一度は引退…久保英恵 五輪への15年=アイスホッケー女子、帰ってきた天才

沢田聡子

強豪スイスからゴール、大きな自信に

11月7日〜10日の五カ国対抗戦でも久保(左)はエースとしての実力を存分に発揮した 【田口有史】

 最終予選後、合宿や遠征を経てきた日本代表は、7〜10日・新横浜で行われた女子アイスホッケー5カ国対抗戦で五輪出場国を含むランキング上位の4か国と対戦した。

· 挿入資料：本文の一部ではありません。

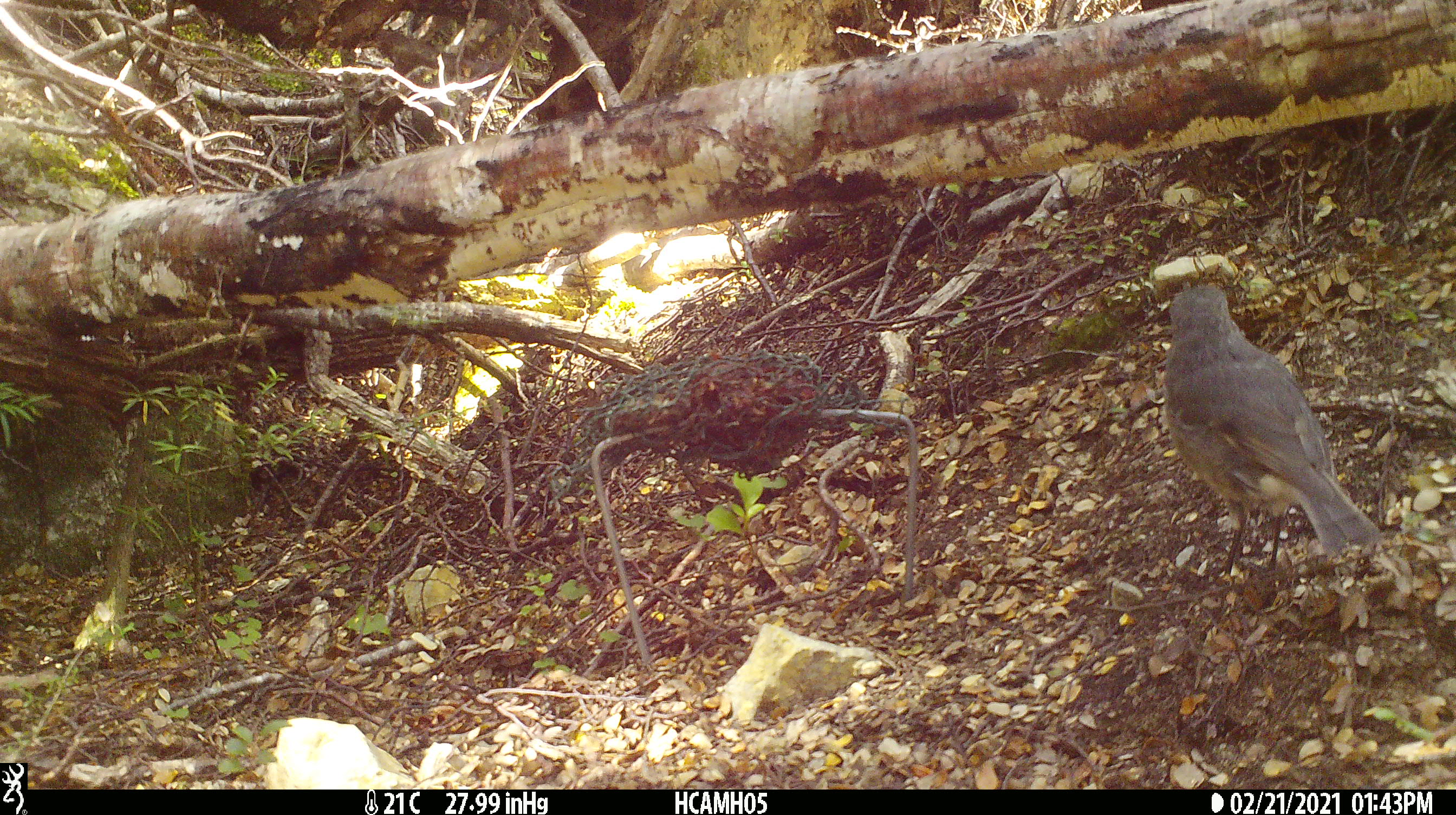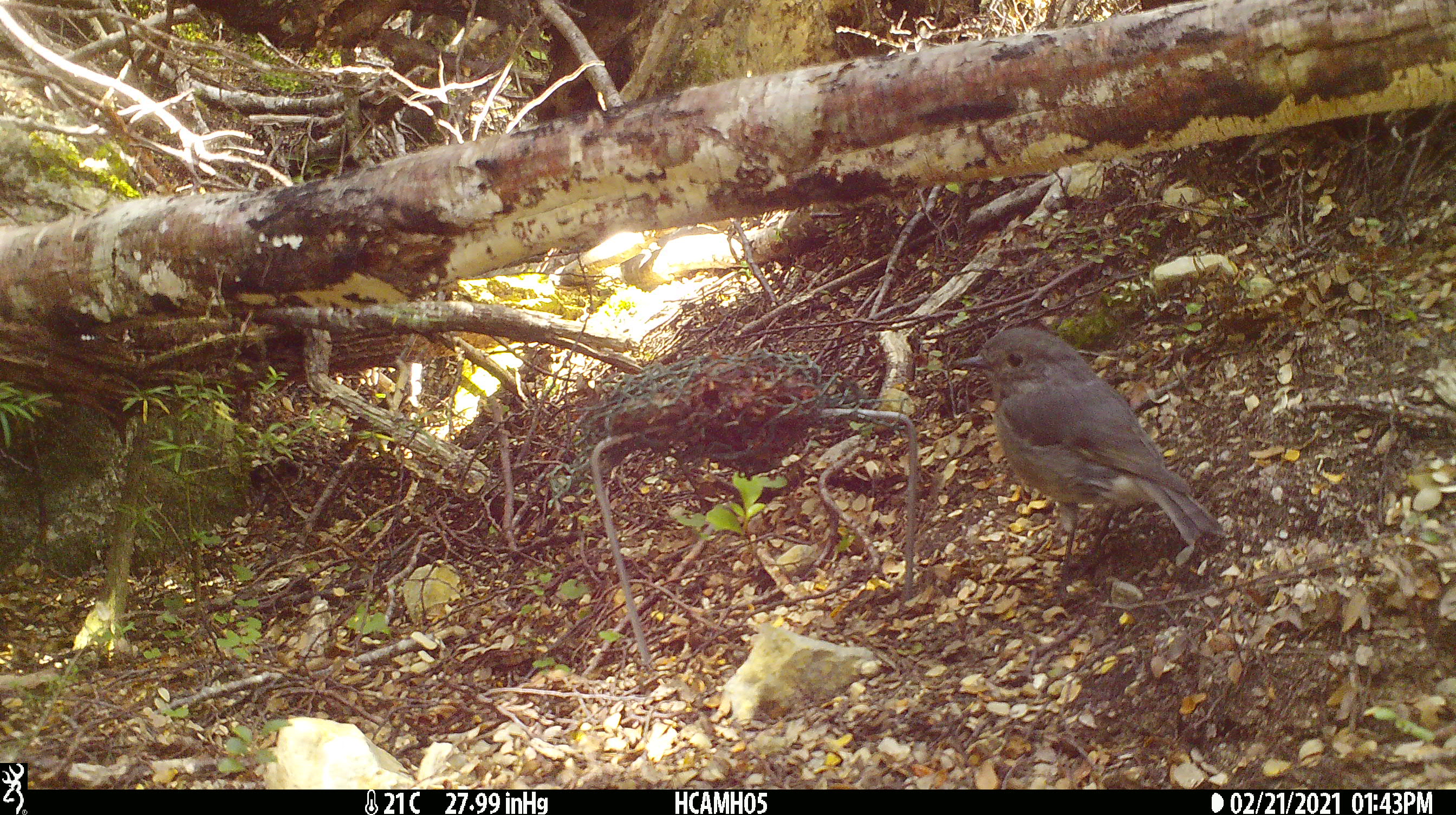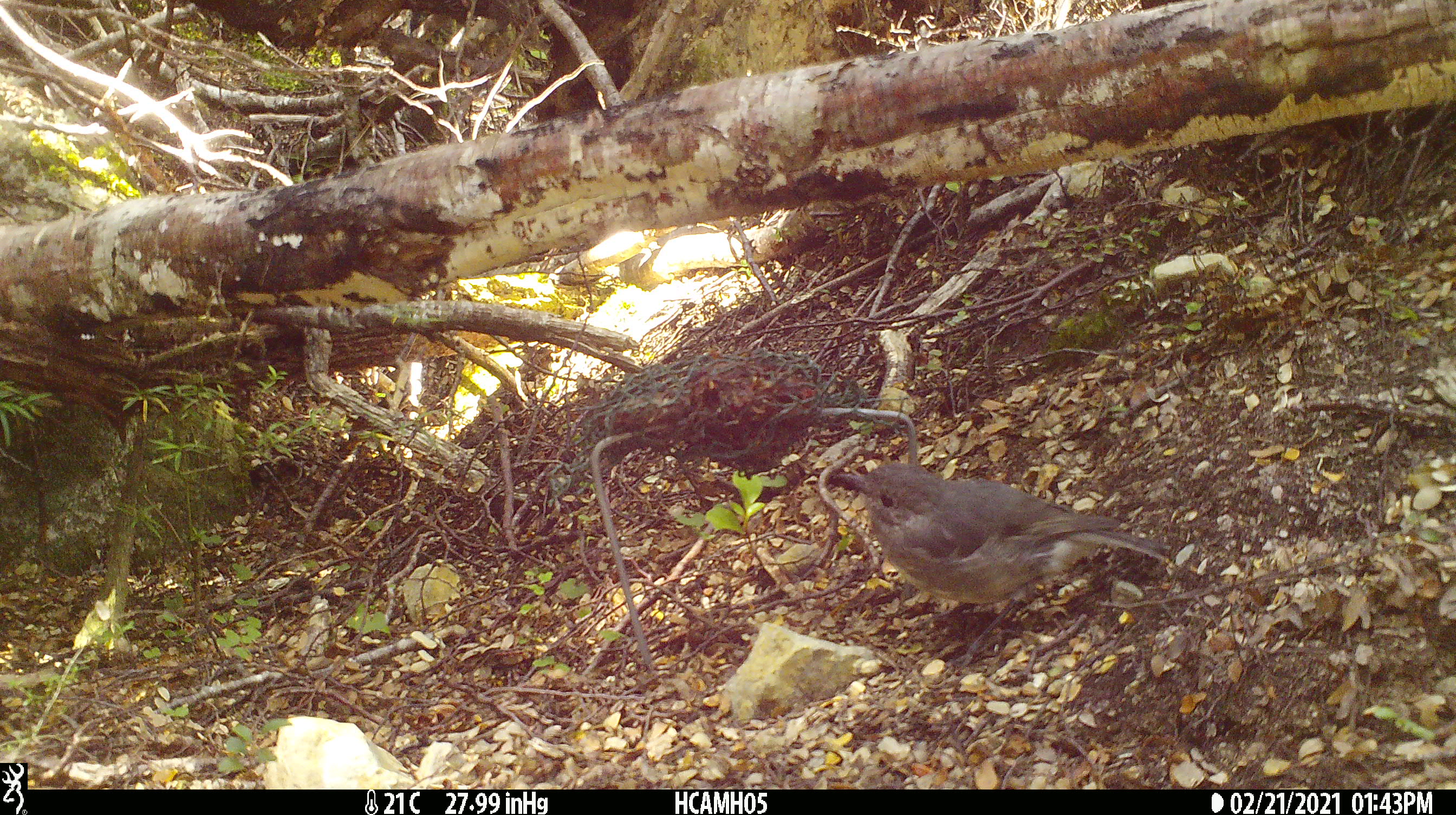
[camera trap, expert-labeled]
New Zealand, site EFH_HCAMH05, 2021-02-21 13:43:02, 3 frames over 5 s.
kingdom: Animalia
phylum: Chordata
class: Aves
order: Passeriformes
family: Petroicidae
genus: Petroica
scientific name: Petroica australis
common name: new zealand robin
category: robin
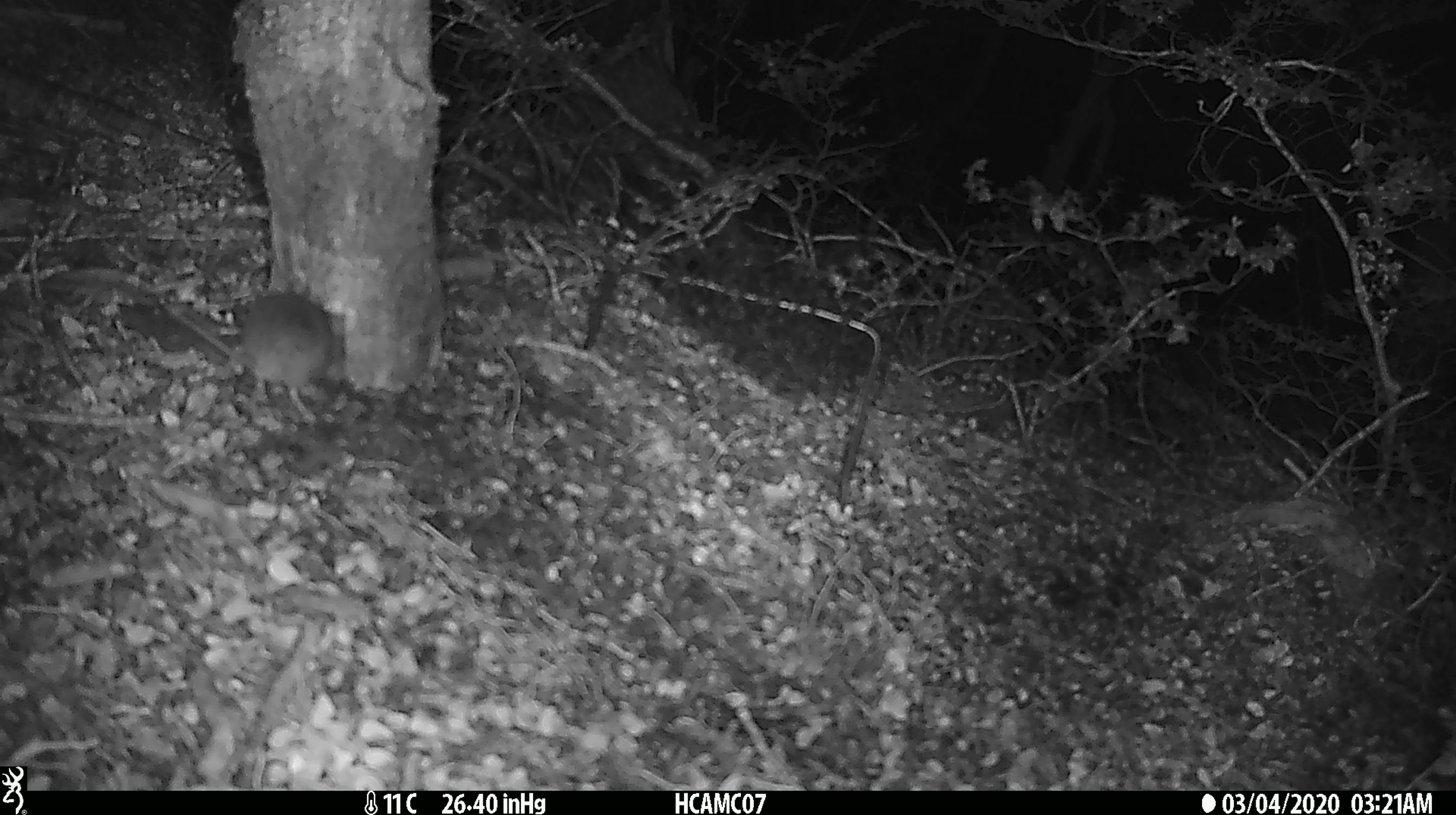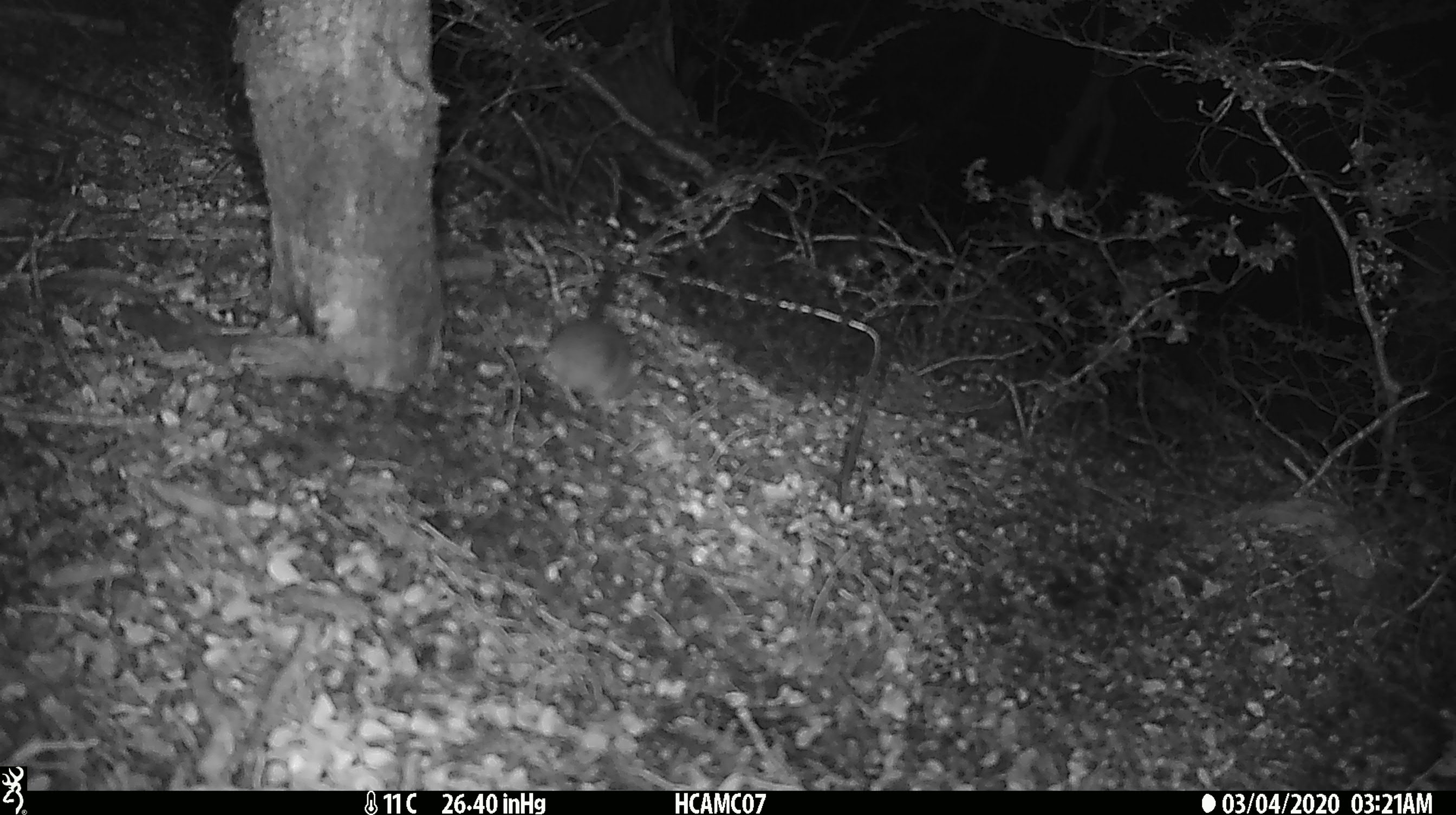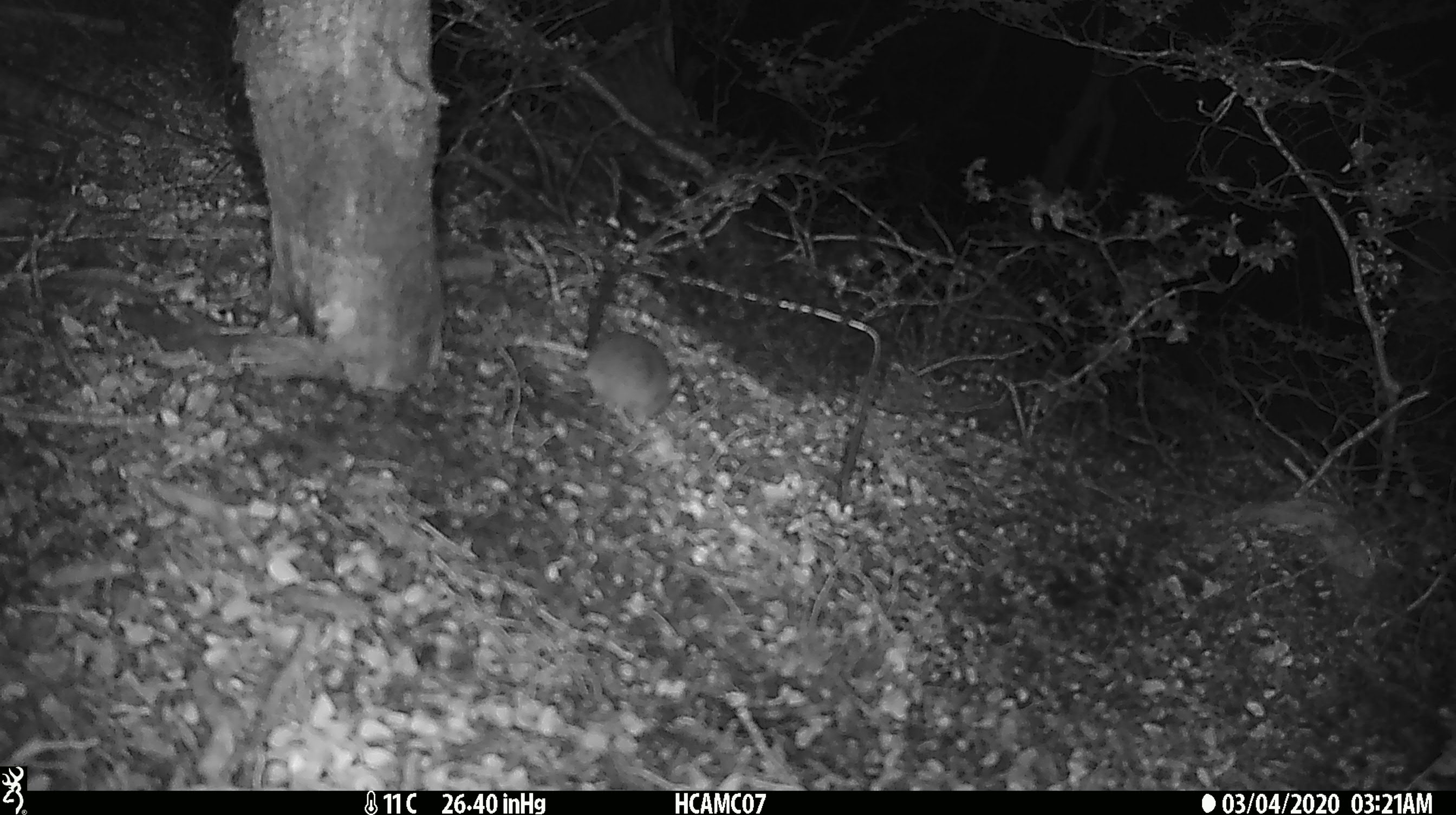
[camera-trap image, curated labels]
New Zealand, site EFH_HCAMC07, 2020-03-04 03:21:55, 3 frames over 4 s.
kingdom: Animalia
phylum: Chordata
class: Mammalia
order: Rodentia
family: Muridae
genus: Mus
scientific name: Mus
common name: mouse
Mouse (Mus).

西武プリンセスラビッツの主力として3日まで行われていた日本リーグの優勝に貢献している久保を、代表チームスタッフは2戦目(対スロバキア)のメンバーから外し、休養させた。対スロバキア戦を観戦した久保は、五輪出場国であるスイス、ドイツとあたる3、4戦目について「勝たなければいけない」と言った。
「五輪に向けて、今回の大会で勝てば自信になりますし、日本のイメージが強くつくと思うので、結果にこだわっていきたい」

 出場国の中では世界ランキング最上位(5位)のスイスと対戦した3戦目、久保は2点目のゴールを挙げて2−0で勝利。ゲームベストプレーヤーに選ばれた。
「今大会で、五輪に出場する国に勝つことが目標だった。ここで勝ったことで日本のイメージができたので、良かったと思います」
 試合後、カメラの前でそう話した久保は、自身のプレーについては「90(パーセント)ぐらい」は戻ってきた、と言った。

五輪は辿り着いただけで満足できる舞台ではない

ソチでも久保(中)の大きな“スマイル”は見られるか 【田口有史】

「得点を求められているので、シュートの精度をもっともっと上げて、チャンスを決めきれるようなプレーヤーになりたいですね」 
 それでも決めるべきときに決める。チャンスをものにできるのは何故なのか、という問いに、久保は豪快に笑いながら答えた。
「何ですかね。持ってるんですかね」

 しかし翌日、日本はソチであたることが決まっているドイツに1−3で敗れる。ゲーム終了間際に仕掛けた6人攻撃(GKをベンチに上げ、代わりにFWを一人増やして行う)で挙げた唯一の得点をアシストした久保だが、前日とは全く違う固い表情でミックスゾーンに現れた。
「3−0の状況で、最後1点6人攻撃で点数が入れられたということは、まだ可能性はあるのかなと思います」と収穫点を挙げた一方、「プレッシャーをもう一歩速くいければ、ドイツにいいようにパックを回されたりしなかった」と反省点を挙げ、表情を崩さないまま足早に会場を後にした。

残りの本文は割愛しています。